> **Exercise**:
Put each line of the data below into a JSON list of strings, one string per line, leaving out blank lines and the pictures.

[START OF Given data]

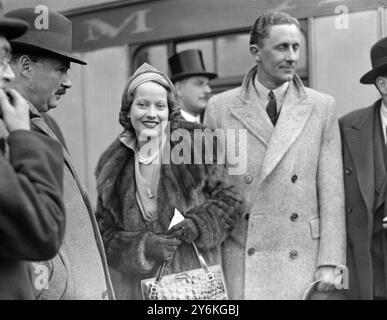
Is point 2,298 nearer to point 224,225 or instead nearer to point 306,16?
point 224,225

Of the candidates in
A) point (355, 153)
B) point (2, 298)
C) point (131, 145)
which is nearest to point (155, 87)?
point (131, 145)

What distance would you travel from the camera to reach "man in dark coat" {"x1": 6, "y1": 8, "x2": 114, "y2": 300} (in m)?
2.44

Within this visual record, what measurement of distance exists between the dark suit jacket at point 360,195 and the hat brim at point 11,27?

[END OF Given data]

> **Output for this task**:
[
  "Is point 2,298 nearer to point 224,225 or instead nearer to point 306,16?",
  "point 224,225",
  "Of the candidates in",
  "A) point (355, 153)",
  "B) point (2, 298)",
  "C) point (131, 145)",
  "which is nearest to point (155, 87)?",
  "point (131, 145)",
  "What distance would you travel from the camera to reach \"man in dark coat\" {\"x1\": 6, \"y1\": 8, \"x2\": 114, \"y2\": 300} (in m)?",
  "2.44",
  "Within this visual record, what measurement of distance exists between the dark suit jacket at point 360,195 and the hat brim at point 11,27?"
]